# Document segment
╔══

The US Coast Guard wasn’t always synonymous with safety. It took a massive movement to create laws that offered protections for the men and women working on America’s ships.
Wildly lucrative, economically necessary, and extremely dangerous, eighteenth- and nineteenth-century shipping occasionally ended in disaster, but the lives of sailors was not the young government’s concern. Under federal law in 1790, for example, sailors could be imprisoned for deserting a ship before the voyage ended, even if they had very good reasons to flee. That law stood fast for more than a century. Indeed, flogging aboard ships was prohibited by law only after 1850; corporal punishment was abolished in 1897.
A merchant could load his creaky wooden vessel until its gunwales lapped at the brine, yet no one refused him passage. Along the docks, sober sailors eyed the teetering ship warily. Plied with drink or plagued by creditors, however, many men preferred to cast their lot with the open waters rather than submit to life in prison, either behind bars or behind a desk.
If a ship sunk somewhere out there on the seas or sharp bluffs, if it stubbornly refused to appear at port at its expected time—its crew and cargo buried in a watery grave—insurance would reimburse the merchant for his troubles. Even in 1835, Americans’ boundless appetite for speed (and profit) did not go unnoticed. French diplomat Alexis de Tocqueville observed:
“The European navigator is prudent when venturing out to sea; he only does so when the weather is suitable . . . [The American] sets sail while the storm is still rumbling by night as well as by day he spreads full sails to the wind; he repairs storm damage as he goes; and when at last he draws near the end of his voyage, he flies toward the coast as if he could already see the port.

╚══

# Tasks
1 - In the passage on early American shipping safety, why did many men board overloaded ships that sober sailors viewed warily? Answer in one to three sentences.
2 - Copy everything in the passage on early American shipping safety from "If a ship sunk" down to "see the port." word for word.

# Dataset content

╔══

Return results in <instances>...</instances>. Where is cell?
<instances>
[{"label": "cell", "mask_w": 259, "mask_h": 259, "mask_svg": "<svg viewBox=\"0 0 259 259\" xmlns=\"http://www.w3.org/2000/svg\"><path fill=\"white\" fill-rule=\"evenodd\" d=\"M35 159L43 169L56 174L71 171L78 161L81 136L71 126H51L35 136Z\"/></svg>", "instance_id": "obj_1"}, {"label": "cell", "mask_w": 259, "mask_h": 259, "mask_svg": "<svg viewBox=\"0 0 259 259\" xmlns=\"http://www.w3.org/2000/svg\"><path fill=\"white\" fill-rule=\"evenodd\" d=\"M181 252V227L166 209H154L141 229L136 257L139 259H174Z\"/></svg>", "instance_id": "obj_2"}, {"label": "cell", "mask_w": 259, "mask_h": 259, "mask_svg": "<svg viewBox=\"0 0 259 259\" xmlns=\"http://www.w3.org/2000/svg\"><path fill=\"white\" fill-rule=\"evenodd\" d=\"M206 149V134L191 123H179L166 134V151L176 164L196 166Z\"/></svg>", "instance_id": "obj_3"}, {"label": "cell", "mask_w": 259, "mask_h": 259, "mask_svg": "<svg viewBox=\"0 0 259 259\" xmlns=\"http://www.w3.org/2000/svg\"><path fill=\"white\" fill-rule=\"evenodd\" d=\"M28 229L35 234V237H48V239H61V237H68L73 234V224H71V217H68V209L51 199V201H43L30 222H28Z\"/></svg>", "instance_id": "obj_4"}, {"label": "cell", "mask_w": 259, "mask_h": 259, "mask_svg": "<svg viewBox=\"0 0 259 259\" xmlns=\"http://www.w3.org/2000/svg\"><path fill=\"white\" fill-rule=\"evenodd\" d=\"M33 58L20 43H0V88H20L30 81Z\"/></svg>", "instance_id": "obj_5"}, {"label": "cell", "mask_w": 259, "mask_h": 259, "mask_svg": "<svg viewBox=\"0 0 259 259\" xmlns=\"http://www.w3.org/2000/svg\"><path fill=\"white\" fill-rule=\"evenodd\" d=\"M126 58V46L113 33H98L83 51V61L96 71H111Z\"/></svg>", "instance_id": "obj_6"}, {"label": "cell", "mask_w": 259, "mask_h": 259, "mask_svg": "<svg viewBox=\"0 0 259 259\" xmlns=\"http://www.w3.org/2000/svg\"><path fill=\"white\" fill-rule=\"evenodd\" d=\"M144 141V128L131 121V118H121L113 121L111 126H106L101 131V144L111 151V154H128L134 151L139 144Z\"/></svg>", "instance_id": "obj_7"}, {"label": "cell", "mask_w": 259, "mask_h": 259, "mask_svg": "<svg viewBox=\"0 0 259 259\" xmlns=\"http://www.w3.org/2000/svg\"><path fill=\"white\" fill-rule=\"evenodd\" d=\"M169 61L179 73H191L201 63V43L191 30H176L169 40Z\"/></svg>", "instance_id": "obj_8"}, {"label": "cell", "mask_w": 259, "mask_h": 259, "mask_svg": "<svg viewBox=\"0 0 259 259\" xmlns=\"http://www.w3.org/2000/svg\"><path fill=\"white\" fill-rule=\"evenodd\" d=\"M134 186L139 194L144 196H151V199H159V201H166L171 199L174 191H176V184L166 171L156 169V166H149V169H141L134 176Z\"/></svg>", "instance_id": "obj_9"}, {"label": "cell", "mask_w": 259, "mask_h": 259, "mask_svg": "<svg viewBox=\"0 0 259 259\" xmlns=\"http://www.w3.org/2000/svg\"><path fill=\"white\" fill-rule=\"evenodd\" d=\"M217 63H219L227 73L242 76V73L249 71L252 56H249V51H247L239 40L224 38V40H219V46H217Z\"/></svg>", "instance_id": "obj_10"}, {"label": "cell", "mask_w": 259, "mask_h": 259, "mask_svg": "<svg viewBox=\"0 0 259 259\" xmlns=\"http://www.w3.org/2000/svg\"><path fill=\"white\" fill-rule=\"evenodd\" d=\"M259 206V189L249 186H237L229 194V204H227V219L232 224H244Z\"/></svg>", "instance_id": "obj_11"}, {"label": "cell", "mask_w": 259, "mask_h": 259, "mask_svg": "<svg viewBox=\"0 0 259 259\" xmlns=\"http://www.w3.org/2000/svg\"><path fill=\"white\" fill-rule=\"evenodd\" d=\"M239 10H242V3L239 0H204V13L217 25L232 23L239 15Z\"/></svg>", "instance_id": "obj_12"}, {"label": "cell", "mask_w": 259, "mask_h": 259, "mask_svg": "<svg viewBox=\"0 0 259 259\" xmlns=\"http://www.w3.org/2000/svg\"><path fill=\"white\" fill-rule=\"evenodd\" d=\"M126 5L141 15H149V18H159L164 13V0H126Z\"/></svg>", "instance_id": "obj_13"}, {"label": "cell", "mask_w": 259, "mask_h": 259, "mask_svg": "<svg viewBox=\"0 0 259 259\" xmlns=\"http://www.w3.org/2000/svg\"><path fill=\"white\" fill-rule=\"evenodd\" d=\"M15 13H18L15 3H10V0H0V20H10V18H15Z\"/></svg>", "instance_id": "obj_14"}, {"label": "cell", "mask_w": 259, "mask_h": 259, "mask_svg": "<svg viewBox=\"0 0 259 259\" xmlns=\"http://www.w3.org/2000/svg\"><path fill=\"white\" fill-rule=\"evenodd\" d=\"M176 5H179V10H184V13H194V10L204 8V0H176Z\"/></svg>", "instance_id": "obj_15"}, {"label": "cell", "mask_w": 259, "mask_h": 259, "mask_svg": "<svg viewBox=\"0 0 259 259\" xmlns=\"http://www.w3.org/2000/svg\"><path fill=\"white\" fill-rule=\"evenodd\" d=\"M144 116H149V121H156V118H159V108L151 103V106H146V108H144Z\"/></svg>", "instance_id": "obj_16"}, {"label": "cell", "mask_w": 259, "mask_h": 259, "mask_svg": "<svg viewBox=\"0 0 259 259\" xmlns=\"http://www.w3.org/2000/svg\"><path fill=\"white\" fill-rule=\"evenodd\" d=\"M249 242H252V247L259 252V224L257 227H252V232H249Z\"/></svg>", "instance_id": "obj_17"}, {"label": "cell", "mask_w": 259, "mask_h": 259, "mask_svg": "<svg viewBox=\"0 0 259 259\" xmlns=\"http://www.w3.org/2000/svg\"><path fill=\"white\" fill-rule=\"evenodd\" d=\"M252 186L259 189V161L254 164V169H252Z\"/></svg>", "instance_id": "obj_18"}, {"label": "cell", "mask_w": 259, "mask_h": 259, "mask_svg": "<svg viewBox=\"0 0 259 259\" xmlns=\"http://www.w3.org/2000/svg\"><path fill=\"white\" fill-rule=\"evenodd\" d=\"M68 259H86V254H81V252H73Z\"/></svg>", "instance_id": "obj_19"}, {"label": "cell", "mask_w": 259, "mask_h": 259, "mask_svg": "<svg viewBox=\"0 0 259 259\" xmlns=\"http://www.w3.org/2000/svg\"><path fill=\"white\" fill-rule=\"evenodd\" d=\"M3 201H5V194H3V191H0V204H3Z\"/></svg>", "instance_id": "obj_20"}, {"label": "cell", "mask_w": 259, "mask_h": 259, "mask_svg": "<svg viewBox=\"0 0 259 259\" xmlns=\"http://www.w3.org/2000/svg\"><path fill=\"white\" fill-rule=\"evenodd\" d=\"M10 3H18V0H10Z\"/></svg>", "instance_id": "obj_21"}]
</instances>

╚══

# Answers
1 - Many of them were plied with drink or plagued by creditors. They preferred to take their chances on the open waters rather than submit to life in prison, whether behind bars or behind a desk.

2 -
If a ship sunk somewhere out there on the seas or sharp bluffs, if it stubbornly refused to appear at port at its expected time—its crew and cargo buried in a watery grave—insurance would reimburse the merchant for his troubles. Even in 1835, Americans’ boundless appetite for speed (and profit) did not go unnoticed. French diplomat Alexis de Tocqueville observed:
“The European navigator is prudent when venturing out to sea; he only does so when the weather is suitable . . . [The American] sets sail while the storm is still rumbling by night as well as by day he spreads full sails to the wind; he repairs storm damage as he goes; and when at last he draws near the end of his voyage, he flies toward the coast as if he could already see the port.